Exercise brief> Your answer should repeat the entries in full, exactly as given, with no pictures.

Dataset entries:
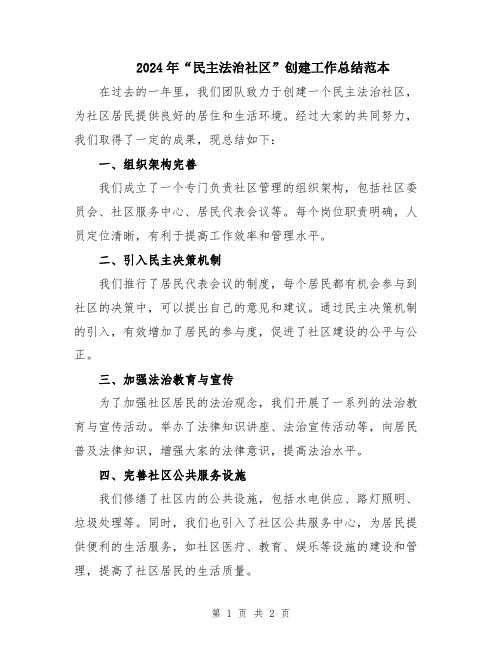 2024年“民主法治社区”创建工作总结范本

在过去的一年里，我们团队致力于创建一个民主法治社区，为社区居民提供良好的居住和生活环境。经过大家的共同努力，我们取得了一定的成果，现总结如下：

一、组织架构完善

我们成立了一个专门负责社区管理的组织架构，包括社区委员会、社区服务中心、居民代表会议等。每个岗位职责明确，人员定位清晰，有利于提高工作效率和管理水平。

二、引入民主决策机制

我们推行了居民代表会议的制度，每个居民都有机会参与到社区的决策中，可以提出自己的意见和建议。通过民主决策机制的引入，有效增加了居民的参与度，促进了社区建设的公平与公正。

三、加强法治教育与宣传

为了加强社区居民的法治观念，我们开展了一系列的法治教育与宣传活动。举办了法律知识讲座、法治宣传活动等，向居民普及法律知识，增强大家的法律意识，提高法治水平。

四、完善社区公共服务设施

我们修缮了社区内的公共设施，包括水电供应、路灯照明、垃圾处理等。同时，我们也引入了社区公共服务中心，为居民提供便利的生活服务，如社区医疗、教育、娱乐等设施的建设和管理，提高了社区居民的生活质量。

第 1 页 共 2 页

Reply to the exercise>
 2024年“民主法治社区”创建工作总结范本

在过去的一年里，我们团队致力于创建一个民主法治社区，为社区居民提供良好的居住和生活环境。经过大家的共同努力，我们取得了一定的成果，现总结如下：

一、组织架构完善

我们成立了一个专门负责社区管理的组织架构，包括社区委员会、社区服务中心、居民代表会议等。每个岗位职责明确，人员定位清晰，有利于提高工作效率和管理水平。

二、引入民主决策机制

我们推行了居民代表会议的制度，每个居民都有机会参与到社区的决策中，可以提出自己的意见和建议。通过民主决策机制的引入，有效增加了居民的参与度，促进了社区建设的公平与公正。

三、加强法治教育与宣传

为了加强社区居民的法治观念，我们开展了一系列的法治教育与宣传活动。举办了法律知识讲座、法治宣传活动等，向居民普及法律知识，增强大家的法律意识，提高法治水平。

四、完善社区公共服务设施

我们修缮了社区内的公共设施，包括水电供应、路灯照明、垃圾处理等。同时，我们也引入了社区公共服务中心，为居民提供便利的生活服务，如社区医疗、教育、娱乐等设施的建设和管理，提高了社区居民的生活质量。

第 1 页 共 2 页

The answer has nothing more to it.